The Wistar Institute is a Philadelphia research institution with a distinguished history in vaccine development. An international leader in biomedical research, the Institute was founded in 1892 as the first independent nonprofit biomedical research institute in the country. In addition to developing several important vaccines, Wistar has long held the prestigious Cancer Center designation from the National Cancer Institute.

Where is the Vaccine Center located?
Vaccine Center faculty members maintain laboratories at The Wistar Institute in Philadelphia, where they can work together easily and effectively. The Vaccine Center also provides shared laboratory facilities at the Institute that support the work of all center researchers. These laboratories include viral vector and human immunology core facilities.

Why is the Vaccine Center important?
While vaccines have proved a tremendous boon to public health, there remain many serious illnesses for which no vaccines exist and others for which current vaccines could be more effective. In addition to developing new vaccines, the center strives to make more accessible the existing vaccines used widely in the United States and Europe that are less available in developing areas such as Africa and Asia, where preventable diseases claim hundreds of thousands of lives each year.

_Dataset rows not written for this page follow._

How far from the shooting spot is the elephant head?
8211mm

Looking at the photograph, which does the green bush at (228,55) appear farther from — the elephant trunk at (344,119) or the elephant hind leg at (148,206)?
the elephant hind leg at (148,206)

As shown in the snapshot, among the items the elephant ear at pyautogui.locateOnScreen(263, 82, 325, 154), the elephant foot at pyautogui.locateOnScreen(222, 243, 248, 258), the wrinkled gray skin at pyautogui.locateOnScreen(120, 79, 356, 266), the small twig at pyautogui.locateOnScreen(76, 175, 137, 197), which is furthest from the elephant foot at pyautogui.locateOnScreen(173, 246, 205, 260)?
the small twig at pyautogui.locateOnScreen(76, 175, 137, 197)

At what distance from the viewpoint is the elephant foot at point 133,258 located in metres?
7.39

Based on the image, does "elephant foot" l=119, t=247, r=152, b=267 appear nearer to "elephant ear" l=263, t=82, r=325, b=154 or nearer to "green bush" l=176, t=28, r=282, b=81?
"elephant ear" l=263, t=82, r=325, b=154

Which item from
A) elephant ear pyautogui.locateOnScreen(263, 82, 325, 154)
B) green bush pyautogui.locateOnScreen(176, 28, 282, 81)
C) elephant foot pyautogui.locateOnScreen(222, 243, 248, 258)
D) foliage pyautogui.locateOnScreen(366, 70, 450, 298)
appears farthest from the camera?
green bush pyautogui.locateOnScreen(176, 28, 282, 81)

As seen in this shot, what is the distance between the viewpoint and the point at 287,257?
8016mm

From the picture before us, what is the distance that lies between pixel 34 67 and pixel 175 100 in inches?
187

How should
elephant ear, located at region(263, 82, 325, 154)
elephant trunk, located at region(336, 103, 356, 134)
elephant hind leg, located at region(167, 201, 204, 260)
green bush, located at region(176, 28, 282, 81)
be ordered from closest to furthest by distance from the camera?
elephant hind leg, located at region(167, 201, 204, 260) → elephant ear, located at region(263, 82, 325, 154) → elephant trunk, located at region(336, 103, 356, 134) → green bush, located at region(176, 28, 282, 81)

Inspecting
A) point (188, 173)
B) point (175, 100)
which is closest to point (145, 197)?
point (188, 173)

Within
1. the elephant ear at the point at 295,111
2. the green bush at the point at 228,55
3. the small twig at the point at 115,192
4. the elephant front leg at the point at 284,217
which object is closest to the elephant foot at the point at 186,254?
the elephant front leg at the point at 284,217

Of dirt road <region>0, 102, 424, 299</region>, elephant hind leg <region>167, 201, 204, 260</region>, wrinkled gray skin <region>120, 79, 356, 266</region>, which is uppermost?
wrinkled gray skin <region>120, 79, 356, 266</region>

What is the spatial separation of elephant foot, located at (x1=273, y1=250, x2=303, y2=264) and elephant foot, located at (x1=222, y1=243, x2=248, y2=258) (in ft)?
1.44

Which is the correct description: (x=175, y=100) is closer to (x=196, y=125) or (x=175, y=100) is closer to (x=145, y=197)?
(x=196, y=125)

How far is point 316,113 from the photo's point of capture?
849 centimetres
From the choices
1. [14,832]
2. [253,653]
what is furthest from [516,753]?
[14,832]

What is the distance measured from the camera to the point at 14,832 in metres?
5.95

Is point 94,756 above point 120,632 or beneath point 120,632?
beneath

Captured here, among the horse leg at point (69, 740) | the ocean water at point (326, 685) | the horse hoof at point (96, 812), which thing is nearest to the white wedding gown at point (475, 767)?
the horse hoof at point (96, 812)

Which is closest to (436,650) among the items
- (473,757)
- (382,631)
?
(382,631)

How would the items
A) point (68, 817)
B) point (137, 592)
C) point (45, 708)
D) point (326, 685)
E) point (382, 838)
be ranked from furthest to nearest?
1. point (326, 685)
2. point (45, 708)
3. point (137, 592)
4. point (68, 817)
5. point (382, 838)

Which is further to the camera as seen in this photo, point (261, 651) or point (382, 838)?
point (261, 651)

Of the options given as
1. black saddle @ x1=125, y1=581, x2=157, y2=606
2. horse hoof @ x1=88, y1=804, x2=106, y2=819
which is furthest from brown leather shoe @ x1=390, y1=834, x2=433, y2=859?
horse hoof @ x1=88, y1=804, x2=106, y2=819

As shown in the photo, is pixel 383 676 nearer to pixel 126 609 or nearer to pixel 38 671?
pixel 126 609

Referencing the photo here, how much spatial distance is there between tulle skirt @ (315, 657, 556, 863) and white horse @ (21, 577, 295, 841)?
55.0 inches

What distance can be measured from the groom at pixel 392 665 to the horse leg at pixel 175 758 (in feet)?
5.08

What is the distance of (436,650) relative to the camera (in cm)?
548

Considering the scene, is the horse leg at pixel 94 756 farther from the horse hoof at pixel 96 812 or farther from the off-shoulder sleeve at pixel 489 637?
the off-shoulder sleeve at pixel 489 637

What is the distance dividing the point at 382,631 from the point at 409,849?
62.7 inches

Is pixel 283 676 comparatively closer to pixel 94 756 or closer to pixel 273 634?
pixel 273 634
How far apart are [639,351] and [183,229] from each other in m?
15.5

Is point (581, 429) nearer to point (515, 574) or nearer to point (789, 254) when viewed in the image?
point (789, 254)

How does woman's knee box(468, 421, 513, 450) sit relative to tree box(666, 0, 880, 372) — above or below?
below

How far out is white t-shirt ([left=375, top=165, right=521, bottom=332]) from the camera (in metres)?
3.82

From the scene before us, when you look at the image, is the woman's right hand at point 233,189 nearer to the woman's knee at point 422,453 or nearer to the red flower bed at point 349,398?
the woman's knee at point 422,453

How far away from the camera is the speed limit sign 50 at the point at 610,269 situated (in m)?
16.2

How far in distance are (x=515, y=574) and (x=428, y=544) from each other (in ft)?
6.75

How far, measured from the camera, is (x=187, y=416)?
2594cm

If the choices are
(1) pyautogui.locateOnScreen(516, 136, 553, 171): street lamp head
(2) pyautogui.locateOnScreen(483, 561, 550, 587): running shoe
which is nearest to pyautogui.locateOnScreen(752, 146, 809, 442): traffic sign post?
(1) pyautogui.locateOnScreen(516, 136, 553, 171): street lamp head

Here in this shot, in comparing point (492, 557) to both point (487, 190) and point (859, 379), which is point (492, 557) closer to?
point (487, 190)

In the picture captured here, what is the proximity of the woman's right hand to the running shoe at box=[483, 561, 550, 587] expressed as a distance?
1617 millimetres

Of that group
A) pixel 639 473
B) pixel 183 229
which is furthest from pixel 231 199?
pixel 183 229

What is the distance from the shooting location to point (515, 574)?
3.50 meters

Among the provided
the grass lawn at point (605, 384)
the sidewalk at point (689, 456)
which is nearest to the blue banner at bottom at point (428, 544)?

Who supports the Vaccine Center?
The distinguished Wistar researchers leading the Vaccine Center are supported by competitive federal and state funding, including a $10.1 million National Institutes of Health contract and a $4.2 million Pennsylvania Department of Health grant, both dedicated to developing a universal influenza vaccine. The center also will seek private philanthropic support to enable recruitment, program development, and facilities expansion.